It was the last move on his fourth lake of what had been a slow fishing day when Bruce Trautman finally hit the jackpot. Over the next hour plus, he caught a crappie on nearly every cast, keeping a 25 fish limit and releasing the rest.
Mid May is the peak of crappie fishing as the fish are near shore and aggressive during their spawn. It is the time of year most anglers wait for and do whatever they can to be there when the fish are biting.
Trautman, of Des Moines, started his day at Beaver Lake, and then Nodaway Lake, followed by Lake Icaria before heading to Mormon Trail Lake. It was at Mormon Trail Lake, in southwest Adair County where he found spawning crappies, and saw a family fishing trip struggling to catch fish.
He called the kids over and gave up his fishing spot.
“The fishing tackle they were using was way too large,” he said. He offered some small tube jigs and even his fishing rods and within 15 minutes the kids were catching crappies.
Using incorrect tackle size can prevent fish from biting and make young or inexperienced anglers frustrated.
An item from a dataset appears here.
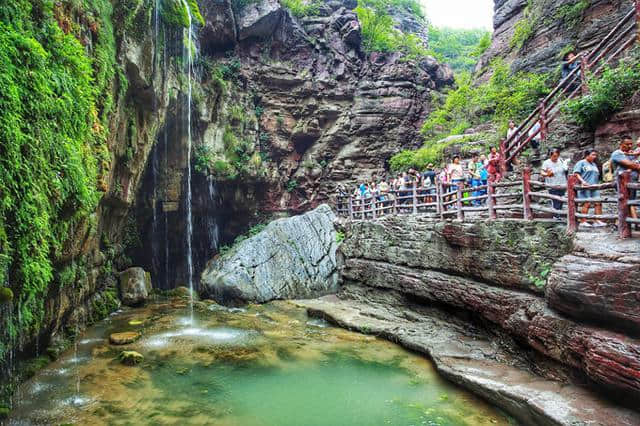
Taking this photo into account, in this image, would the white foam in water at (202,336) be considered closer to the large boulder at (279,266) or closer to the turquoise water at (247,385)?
the turquoise water at (247,385)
When fishing for crappies or bluegills, hooks should be smaller than the tip of an adult pinkie, bobber should be around the size of a quarter and the line 2-to 4-pound strength test. Jigs should be no larger than 1/32nd of an ounce.
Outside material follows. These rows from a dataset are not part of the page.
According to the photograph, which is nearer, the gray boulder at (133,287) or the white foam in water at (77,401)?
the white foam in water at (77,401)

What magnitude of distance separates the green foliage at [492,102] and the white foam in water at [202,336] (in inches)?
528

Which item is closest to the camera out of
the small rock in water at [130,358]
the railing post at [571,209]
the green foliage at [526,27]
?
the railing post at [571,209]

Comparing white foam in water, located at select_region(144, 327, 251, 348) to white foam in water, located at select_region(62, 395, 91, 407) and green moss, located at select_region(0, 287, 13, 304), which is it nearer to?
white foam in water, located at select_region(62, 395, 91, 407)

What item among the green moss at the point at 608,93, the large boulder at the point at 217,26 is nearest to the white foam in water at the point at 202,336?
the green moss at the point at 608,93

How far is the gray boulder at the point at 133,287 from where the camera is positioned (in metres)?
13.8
Crappies will be looking for structure, like rocks or brush piles in shallow water during their spawn. This time of year, live bait may not be necessary, only a small tube or twister tail on the small jig.
In a few weeks, bluegills will begin spawning in sand or fine silt in shallow areas of calm bays of ponds and lakes. Use similar tackle to target bluegills in late May to mid June.
The weather forecast for Memorial Day Weekend should allow for good shore fishing success. For Trautman, success this day wasn’t found in catching his limit, but in teaching others how to be more successful anglers.